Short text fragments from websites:
=== Section Start ===

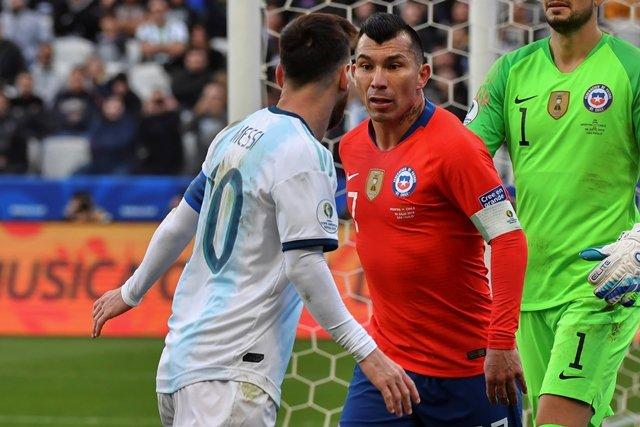 """""""No quise ser parte de la corrupción"""", dijo Messi"""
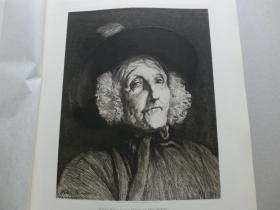 【百元包邮】 《威尔士的老妇人》(Wales Woman)1880年 腐蚀凹版画  纸张尺寸约36.4×26.7厘米(货号DGK0125)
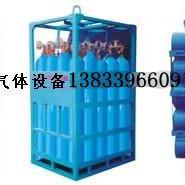 氮气瓶组集装格-储存氮气瓶组架
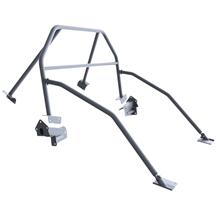Mustang Maximum Motorsports Drag Race 6-Point Roll Bar (05-14) Coupe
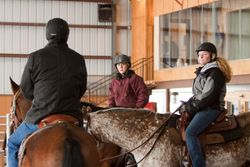Jeff instructing riders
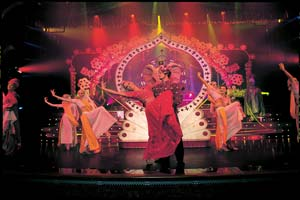 bollywood show on norwegian cruise ship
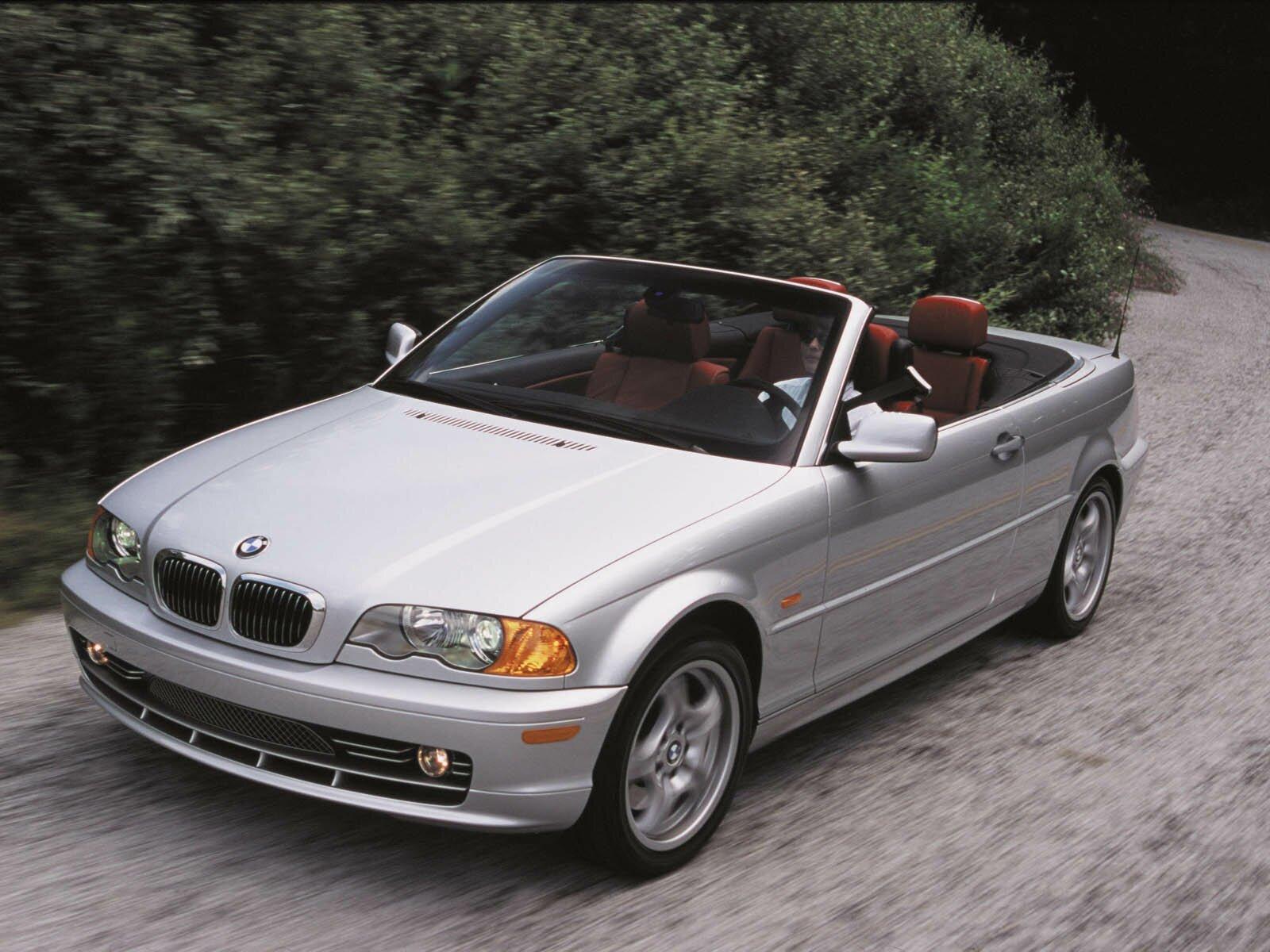 Bmw 3 Series Cabriolet E46 Specs Amp Photos 2000 2001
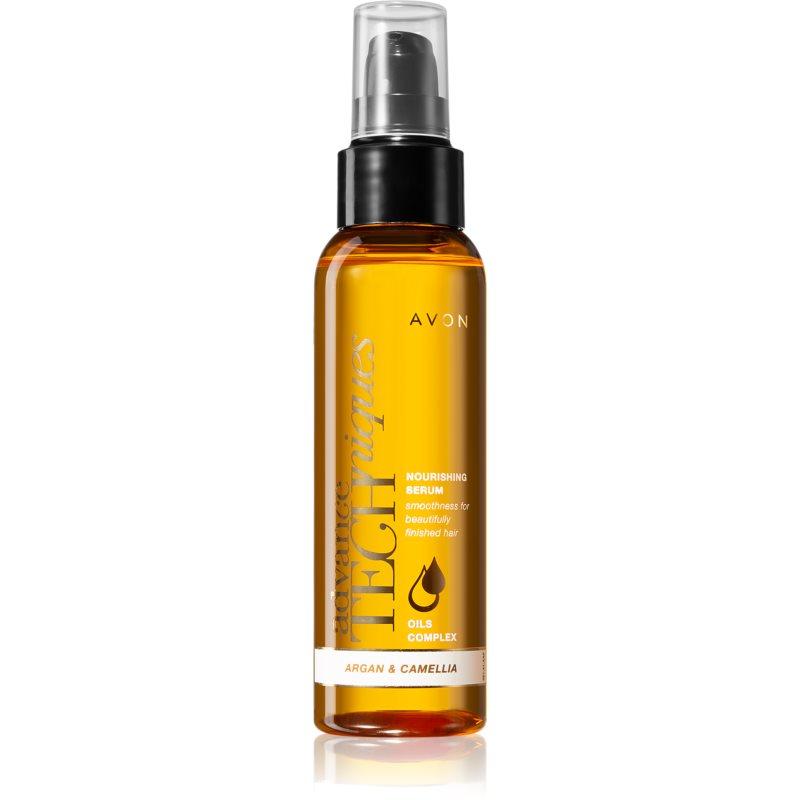 Avon Advance Techniques Ultra Smooth intenzív tápláló szérum luxus olajokkal 100 ml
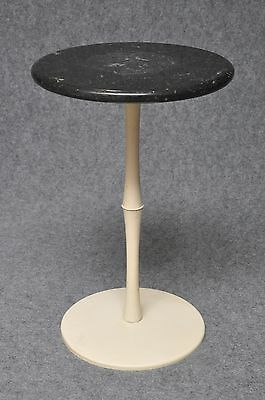 Marble Serving Side Table Bofinger Production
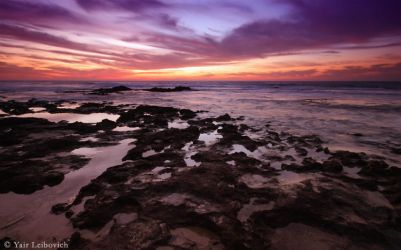 rocky shore by Yair-Leibovich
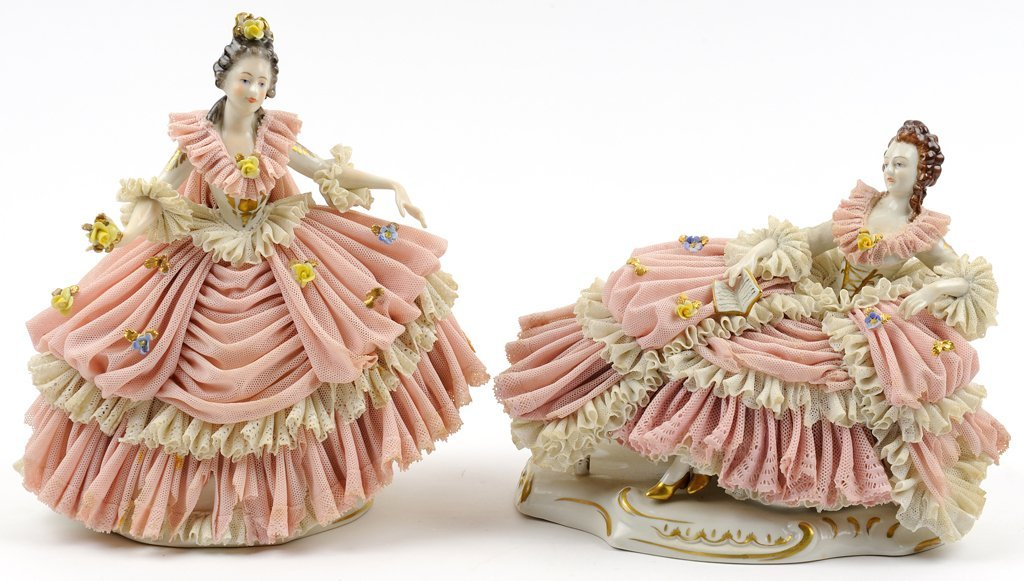 TWO GERMAN DRESDEN LACE PORCELAIN FIGURES
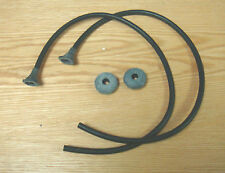 1955 CHEVY WINDSHIELD WINDOW DRAIN GUTTER TUBES SEALS & GROMMETS ** USA MADE **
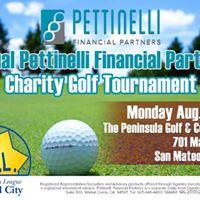 Pettinelli Charity Golf Tournament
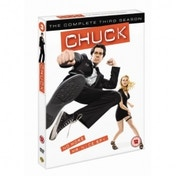Chuck Season 3 Box Set DVD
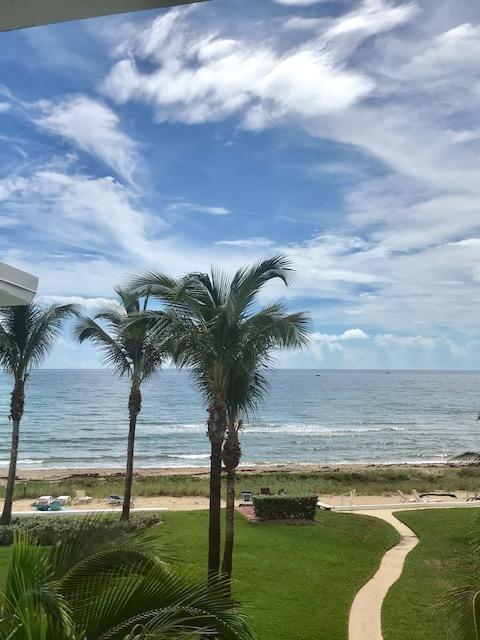 Home for sale in HILLSBORO MILE OCEAN CLUB APT Hillsboro Beach Florida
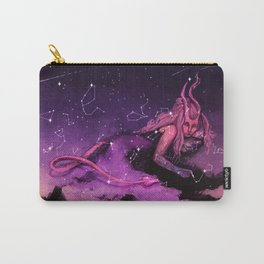 Star Weaver Carry-All Pouch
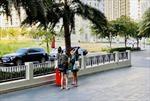 Các cơ sở lưu trú ngắn hạn tại TP Hồ Chí Minh tạm dừng nhận khách mới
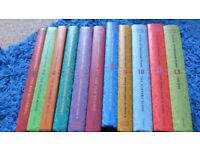 Set of 11 Lemony Snicket Series of Urfortunate Events Books. VGC
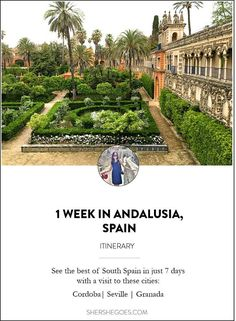 How to see the best of Cordoba, Granada and Sevilla in 1 week. Read on for my Southern Spain itinerary! #spainphotos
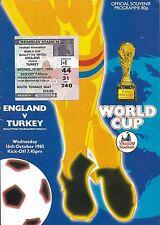 Football Programme plus Ticket>ENGLAND v TURKEY Oct 1985 WCQR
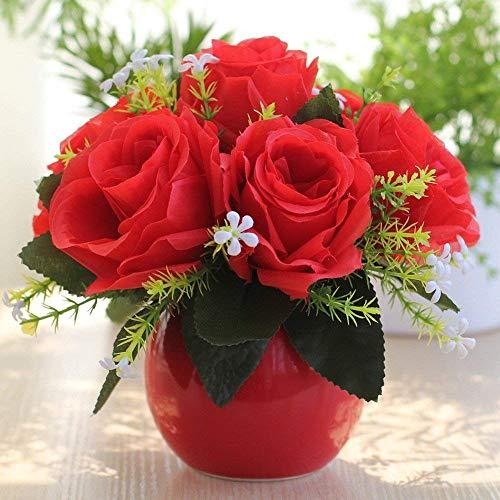 Jnseaol Kunstblumen Sehr Realistische Keramiktopf Künstliche Blume Hochzeit Party Küche Familie Garten Fensterbank Dekoration DIY Topf Rot -05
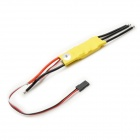 FLYING 30A BEC Electronic Speed Controller for Brushless Motors (ESC)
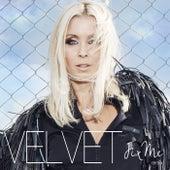 Fix Me by Velvet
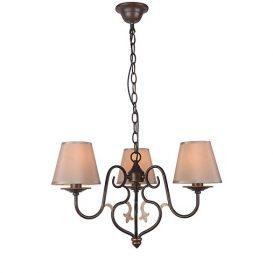 design classic lighting almerich 17123 pendant light classic lights zambelis lighting
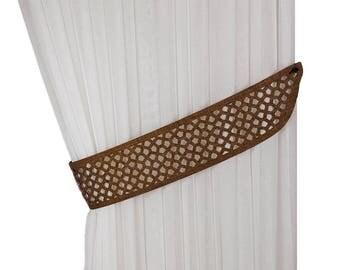 Curtain tiebacks, Laser cutting ties, Drapery tiebacks, Curtain decor, Home decor, Tie backs, Perforated decor, Unusual curtain tie back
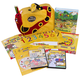 Jolly Phonics at Home (Print Letters)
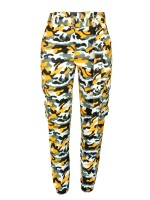 Tantalizing Jogger Pants Camo Printed With Pockets Delightful Garment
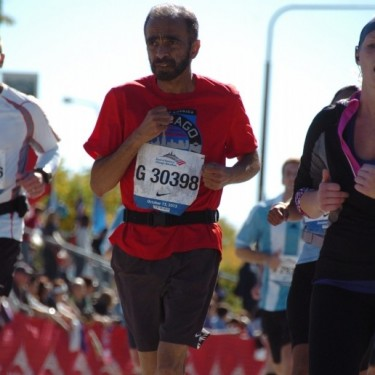 Meet The Aga Khan Foundation USA – NYC Marathon 2015 Runner: Badruddin Brad Jiwani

=== Section End ===

**WHAT TO DO**
All entries must be written out again exactly as given, with no pictures in the copy.

**EXPECTED ANSWER**
 """""""No quise ser parte de la corrupción"""", dijo Messi"""
 【百元包邮】 《威尔士的老妇人》(Wales Woman)1880年 腐蚀凹版画  纸张尺寸约36.4×26.7厘米(货号DGK0125)
 氮气瓶组集装格-储存氮气瓶组架
Mustang Maximum Motorsports Drag Race 6-Point Roll Bar (05-14) Coupe
Jeff instructing riders
 bollywood show on norwegian cruise ship
 Bmw 3 Series Cabriolet E46 Specs Amp Photos 2000 2001
 Avon Advance Techniques Ultra Smooth intenzív tápláló szérum luxus olajokkal 100 ml
 Marble Serving Side Table Bofinger Production
 rocky shore by Yair-Leibovich
 TWO GERMAN DRESDEN LACE PORCELAIN FIGURES
 1955 CHEVY WINDSHIELD WINDOW DRAIN GUTTER TUBES SEALS & GROMMETS ** USA MADE **
 Pettinelli Charity Golf Tournament
Chuck Season 3 Box Set DVD
 Home for sale in HILLSBORO MILE OCEAN CLUB APT Hillsboro Beach Florida
 Star Weaver Carry-All Pouch
 Các cơ sở lưu trú ngắn hạn tại TP Hồ Chí Minh tạm dừng nhận khách mới
 Set of 11 Lemony Snicket Series of Urfortunate Events Books. VGC
 How to see the best of Cordoba, Granada and Sevilla in 1 week. Read on for my Southern Spain itinerary! #spainphotos
 Football Programme plus Ticket>ENGLAND v TURKEY Oct 1985 WCQR
 Jnseaol Kunstblumen Sehr Realistische Keramiktopf Künstliche Blume Hochzeit Party Küche Familie Garten Fensterbank Dekoration DIY Topf Rot -05
 FLYING 30A BEC Electronic Speed Controller for Brushless Motors (ESC)
 Fix Me by Velvet
 design classic lighting almerich 17123 pendant light classic lights zambelis lighting
 Curtain tiebacks, Laser cutting ties, Drapery tiebacks, Curtain decor, Home decor, Tie backs, Perforated decor, Unusual curtain tie back
 Jolly Phonics at Home (Print Letters)
 Tantalizing Jogger Pants Camo Printed With Pockets Delightful Garment
 Meet The Aga Khan Foundation USA – NYC Marathon 2015 Runner: Badruddin Brad Jiwani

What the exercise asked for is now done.